Whether we as fans like to admit it or not, the worlds of mixed martial arts and professional wrestling commingle. The association has always been there, but most of the times, we like to look the other way.

Think about the crossovers that have occurred throughout the years. They have happened both ways.

Ken Shamrock and Dan Severn were UFC superstars that ventured their way over to the WWE during the Attitude Era. Shamrock was a pretty major star during that time — if you don’t believe me, just watch the Attitude-era Raw episodes that air on the WWE Network. Tank Abbott participated in WCW for a period of time. Ronda Rousey made a cameo at this year’s WrestleMania. Even guys like Josh Barnett, Quinton “Rampage” Jackson and Tito Ortiz have all tried their hand in wrestling in some capacity.

Then there are the crossovers from pro wrestling to MMA. Obviously, the biggest name that comes to mind is Brock Lesnar, who was able to become the UFC heavyweight champion in an insanely short amount of time. Other pro wrestlers have crossed over too. CM Punk is set to make his debut in the near future. Bobby Lashley continues to compete in both pro wrestling and MMA. Dave Bautista tried his hand at MMA once. Jushin “Thunder” Liger, Alberto del Rio, Bart Gunn, Bam Bam Bigelow and a number of others have also competed in MMA bouts. The list goes on.

_Data excerpts:_
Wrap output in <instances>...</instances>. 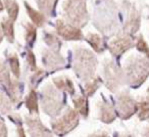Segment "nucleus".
<instances>
[{"mask_svg":"<svg viewBox=\"0 0 149 137\" xmlns=\"http://www.w3.org/2000/svg\"><path fill=\"white\" fill-rule=\"evenodd\" d=\"M42 96H43L42 104H43L46 113H48L51 116H55L61 110V96L51 86H46Z\"/></svg>","mask_w":149,"mask_h":137,"instance_id":"nucleus-4","label":"nucleus"},{"mask_svg":"<svg viewBox=\"0 0 149 137\" xmlns=\"http://www.w3.org/2000/svg\"><path fill=\"white\" fill-rule=\"evenodd\" d=\"M55 86L58 88L59 90H64V91H68L70 94H74V87L72 82L70 81L68 78H55L53 80Z\"/></svg>","mask_w":149,"mask_h":137,"instance_id":"nucleus-14","label":"nucleus"},{"mask_svg":"<svg viewBox=\"0 0 149 137\" xmlns=\"http://www.w3.org/2000/svg\"><path fill=\"white\" fill-rule=\"evenodd\" d=\"M105 78L106 86L109 90L114 92L122 84V73L120 70L112 62H108L105 66Z\"/></svg>","mask_w":149,"mask_h":137,"instance_id":"nucleus-7","label":"nucleus"},{"mask_svg":"<svg viewBox=\"0 0 149 137\" xmlns=\"http://www.w3.org/2000/svg\"><path fill=\"white\" fill-rule=\"evenodd\" d=\"M3 8H4V6H3V3H2V1L0 0V11L3 10Z\"/></svg>","mask_w":149,"mask_h":137,"instance_id":"nucleus-33","label":"nucleus"},{"mask_svg":"<svg viewBox=\"0 0 149 137\" xmlns=\"http://www.w3.org/2000/svg\"><path fill=\"white\" fill-rule=\"evenodd\" d=\"M63 11L68 22L74 27H81L87 23L88 13L85 0H66L63 4Z\"/></svg>","mask_w":149,"mask_h":137,"instance_id":"nucleus-3","label":"nucleus"},{"mask_svg":"<svg viewBox=\"0 0 149 137\" xmlns=\"http://www.w3.org/2000/svg\"><path fill=\"white\" fill-rule=\"evenodd\" d=\"M36 39V28L32 24L27 25V34H26V40L30 44H33V42Z\"/></svg>","mask_w":149,"mask_h":137,"instance_id":"nucleus-27","label":"nucleus"},{"mask_svg":"<svg viewBox=\"0 0 149 137\" xmlns=\"http://www.w3.org/2000/svg\"><path fill=\"white\" fill-rule=\"evenodd\" d=\"M56 30L59 36L65 40H80L83 38L82 32L79 28L65 24L62 20L56 22Z\"/></svg>","mask_w":149,"mask_h":137,"instance_id":"nucleus-8","label":"nucleus"},{"mask_svg":"<svg viewBox=\"0 0 149 137\" xmlns=\"http://www.w3.org/2000/svg\"><path fill=\"white\" fill-rule=\"evenodd\" d=\"M27 62L28 64H29V66H31V70L32 71H35L36 68V62H35V55H34V53L31 51V50H29L28 51V54H27Z\"/></svg>","mask_w":149,"mask_h":137,"instance_id":"nucleus-29","label":"nucleus"},{"mask_svg":"<svg viewBox=\"0 0 149 137\" xmlns=\"http://www.w3.org/2000/svg\"><path fill=\"white\" fill-rule=\"evenodd\" d=\"M8 110H9V108L6 106V101H5V99L3 98L2 94L0 93V110L2 113H5Z\"/></svg>","mask_w":149,"mask_h":137,"instance_id":"nucleus-30","label":"nucleus"},{"mask_svg":"<svg viewBox=\"0 0 149 137\" xmlns=\"http://www.w3.org/2000/svg\"><path fill=\"white\" fill-rule=\"evenodd\" d=\"M0 84H4V85L8 86L9 88L13 84L11 79L9 78L8 72L6 71V68L2 62H0Z\"/></svg>","mask_w":149,"mask_h":137,"instance_id":"nucleus-22","label":"nucleus"},{"mask_svg":"<svg viewBox=\"0 0 149 137\" xmlns=\"http://www.w3.org/2000/svg\"><path fill=\"white\" fill-rule=\"evenodd\" d=\"M9 64H10V68L13 75L15 77H19V62L15 54L9 56Z\"/></svg>","mask_w":149,"mask_h":137,"instance_id":"nucleus-25","label":"nucleus"},{"mask_svg":"<svg viewBox=\"0 0 149 137\" xmlns=\"http://www.w3.org/2000/svg\"><path fill=\"white\" fill-rule=\"evenodd\" d=\"M100 84V79L99 78H95L93 79L91 82H88L87 84L85 85V89H86V94L88 96H91L95 93V91L98 89Z\"/></svg>","mask_w":149,"mask_h":137,"instance_id":"nucleus-23","label":"nucleus"},{"mask_svg":"<svg viewBox=\"0 0 149 137\" xmlns=\"http://www.w3.org/2000/svg\"><path fill=\"white\" fill-rule=\"evenodd\" d=\"M3 29V33L6 36L7 40L9 42H13L15 40V31H13V21H11L10 19L5 20L3 21V23L1 24Z\"/></svg>","mask_w":149,"mask_h":137,"instance_id":"nucleus-17","label":"nucleus"},{"mask_svg":"<svg viewBox=\"0 0 149 137\" xmlns=\"http://www.w3.org/2000/svg\"><path fill=\"white\" fill-rule=\"evenodd\" d=\"M25 6H26V8H27V11H28V13H29L30 17H31V20L33 21V23L35 24L36 26H38V27H41L44 24V22H45V17H44L43 13H39V11L32 8L28 3H25Z\"/></svg>","mask_w":149,"mask_h":137,"instance_id":"nucleus-15","label":"nucleus"},{"mask_svg":"<svg viewBox=\"0 0 149 137\" xmlns=\"http://www.w3.org/2000/svg\"><path fill=\"white\" fill-rule=\"evenodd\" d=\"M139 25H140V17H139V13L135 8H132L130 13H129L126 25H125V31L128 32L129 35L134 34L135 32L138 31Z\"/></svg>","mask_w":149,"mask_h":137,"instance_id":"nucleus-11","label":"nucleus"},{"mask_svg":"<svg viewBox=\"0 0 149 137\" xmlns=\"http://www.w3.org/2000/svg\"><path fill=\"white\" fill-rule=\"evenodd\" d=\"M87 40L90 43V45L92 46V48H93L96 52H101L102 50H103V47H102V40L99 35H97V34H89V35L87 36Z\"/></svg>","mask_w":149,"mask_h":137,"instance_id":"nucleus-20","label":"nucleus"},{"mask_svg":"<svg viewBox=\"0 0 149 137\" xmlns=\"http://www.w3.org/2000/svg\"><path fill=\"white\" fill-rule=\"evenodd\" d=\"M100 119L102 122L110 123L116 119V114L111 106L106 102H103L100 108Z\"/></svg>","mask_w":149,"mask_h":137,"instance_id":"nucleus-13","label":"nucleus"},{"mask_svg":"<svg viewBox=\"0 0 149 137\" xmlns=\"http://www.w3.org/2000/svg\"><path fill=\"white\" fill-rule=\"evenodd\" d=\"M79 123V116L77 110H68V112L62 118L52 123V129L56 134L63 135L76 128Z\"/></svg>","mask_w":149,"mask_h":137,"instance_id":"nucleus-5","label":"nucleus"},{"mask_svg":"<svg viewBox=\"0 0 149 137\" xmlns=\"http://www.w3.org/2000/svg\"><path fill=\"white\" fill-rule=\"evenodd\" d=\"M133 46V39L129 34L123 36H118L116 39L112 40L109 43V50L113 55H120L124 53Z\"/></svg>","mask_w":149,"mask_h":137,"instance_id":"nucleus-9","label":"nucleus"},{"mask_svg":"<svg viewBox=\"0 0 149 137\" xmlns=\"http://www.w3.org/2000/svg\"><path fill=\"white\" fill-rule=\"evenodd\" d=\"M137 104L133 100V98L128 93H122L118 95V115L123 119L130 118L132 115H134L137 110Z\"/></svg>","mask_w":149,"mask_h":137,"instance_id":"nucleus-6","label":"nucleus"},{"mask_svg":"<svg viewBox=\"0 0 149 137\" xmlns=\"http://www.w3.org/2000/svg\"><path fill=\"white\" fill-rule=\"evenodd\" d=\"M45 64L48 66L49 68H58L59 66L64 64L63 58L60 55H58L56 52L49 50V51H46L44 54V58H43Z\"/></svg>","mask_w":149,"mask_h":137,"instance_id":"nucleus-12","label":"nucleus"},{"mask_svg":"<svg viewBox=\"0 0 149 137\" xmlns=\"http://www.w3.org/2000/svg\"><path fill=\"white\" fill-rule=\"evenodd\" d=\"M56 0H38V5H39L40 9L43 10L46 15H51Z\"/></svg>","mask_w":149,"mask_h":137,"instance_id":"nucleus-21","label":"nucleus"},{"mask_svg":"<svg viewBox=\"0 0 149 137\" xmlns=\"http://www.w3.org/2000/svg\"><path fill=\"white\" fill-rule=\"evenodd\" d=\"M5 136L6 135V128H5V125L3 122L0 121V136Z\"/></svg>","mask_w":149,"mask_h":137,"instance_id":"nucleus-31","label":"nucleus"},{"mask_svg":"<svg viewBox=\"0 0 149 137\" xmlns=\"http://www.w3.org/2000/svg\"><path fill=\"white\" fill-rule=\"evenodd\" d=\"M74 108L78 110L81 115H83L84 117L88 116V100L86 99V97L83 96H78L74 99Z\"/></svg>","mask_w":149,"mask_h":137,"instance_id":"nucleus-16","label":"nucleus"},{"mask_svg":"<svg viewBox=\"0 0 149 137\" xmlns=\"http://www.w3.org/2000/svg\"><path fill=\"white\" fill-rule=\"evenodd\" d=\"M97 60L94 54L87 49H77L74 53V71L81 79L87 80L93 78Z\"/></svg>","mask_w":149,"mask_h":137,"instance_id":"nucleus-1","label":"nucleus"},{"mask_svg":"<svg viewBox=\"0 0 149 137\" xmlns=\"http://www.w3.org/2000/svg\"><path fill=\"white\" fill-rule=\"evenodd\" d=\"M139 106V110H140V113H139V119L140 120H147L148 119V115H149V103L147 100H144V101H141Z\"/></svg>","mask_w":149,"mask_h":137,"instance_id":"nucleus-24","label":"nucleus"},{"mask_svg":"<svg viewBox=\"0 0 149 137\" xmlns=\"http://www.w3.org/2000/svg\"><path fill=\"white\" fill-rule=\"evenodd\" d=\"M5 7L7 9V13H8L9 19L11 21H15L17 17V13H19V5L15 2V0H4Z\"/></svg>","mask_w":149,"mask_h":137,"instance_id":"nucleus-19","label":"nucleus"},{"mask_svg":"<svg viewBox=\"0 0 149 137\" xmlns=\"http://www.w3.org/2000/svg\"><path fill=\"white\" fill-rule=\"evenodd\" d=\"M17 134H19V136H22V137L25 136V133H24V130H23V127H22V125H19V128H17Z\"/></svg>","mask_w":149,"mask_h":137,"instance_id":"nucleus-32","label":"nucleus"},{"mask_svg":"<svg viewBox=\"0 0 149 137\" xmlns=\"http://www.w3.org/2000/svg\"><path fill=\"white\" fill-rule=\"evenodd\" d=\"M126 76L131 84H142L148 76L149 64L146 57L134 56L126 64Z\"/></svg>","mask_w":149,"mask_h":137,"instance_id":"nucleus-2","label":"nucleus"},{"mask_svg":"<svg viewBox=\"0 0 149 137\" xmlns=\"http://www.w3.org/2000/svg\"><path fill=\"white\" fill-rule=\"evenodd\" d=\"M27 124L29 127V132L32 136H50L51 132L41 124L38 119L27 118Z\"/></svg>","mask_w":149,"mask_h":137,"instance_id":"nucleus-10","label":"nucleus"},{"mask_svg":"<svg viewBox=\"0 0 149 137\" xmlns=\"http://www.w3.org/2000/svg\"><path fill=\"white\" fill-rule=\"evenodd\" d=\"M45 41L48 45H50L52 48L54 49H57L58 47H60V41L57 39L56 36H54L53 34H49V33H46L45 35Z\"/></svg>","mask_w":149,"mask_h":137,"instance_id":"nucleus-26","label":"nucleus"},{"mask_svg":"<svg viewBox=\"0 0 149 137\" xmlns=\"http://www.w3.org/2000/svg\"><path fill=\"white\" fill-rule=\"evenodd\" d=\"M2 38H3V34H2V32H1V30H0V41L2 40Z\"/></svg>","mask_w":149,"mask_h":137,"instance_id":"nucleus-34","label":"nucleus"},{"mask_svg":"<svg viewBox=\"0 0 149 137\" xmlns=\"http://www.w3.org/2000/svg\"><path fill=\"white\" fill-rule=\"evenodd\" d=\"M26 106H27L28 110L31 113H38V101H37V95H36L35 90H31L30 94L28 95L27 99H26Z\"/></svg>","mask_w":149,"mask_h":137,"instance_id":"nucleus-18","label":"nucleus"},{"mask_svg":"<svg viewBox=\"0 0 149 137\" xmlns=\"http://www.w3.org/2000/svg\"><path fill=\"white\" fill-rule=\"evenodd\" d=\"M137 48H138L139 51L144 52V53H148V46H147V43L144 39H143L142 36H140L138 39V42H137Z\"/></svg>","mask_w":149,"mask_h":137,"instance_id":"nucleus-28","label":"nucleus"}]
</instances>
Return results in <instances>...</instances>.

_Given problem:_ Reproduce the part of the passage above on crossovers between MMA and pro wrestling, starting at "Think about the" and ending at "in some capacity.".

_Solution to this exercise:_
Think about the crossovers that have occurred throughout the years. They have happened both ways.

Ken Shamrock and Dan Severn were UFC superstars that ventured their way over to the WWE during the Attitude Era. Shamrock was a pretty major star during that time — if you don’t believe me, just watch the Attitude-era Raw episodes that air on the WWE Network. Tank Abbott participated in WCW for a period of time. Ronda Rousey made a cameo at this year’s WrestleMania. Even guys like Josh Barnett, Quinton “Rampage” Jackson and Tito Ortiz have all tried their hand in wrestling in some capacity.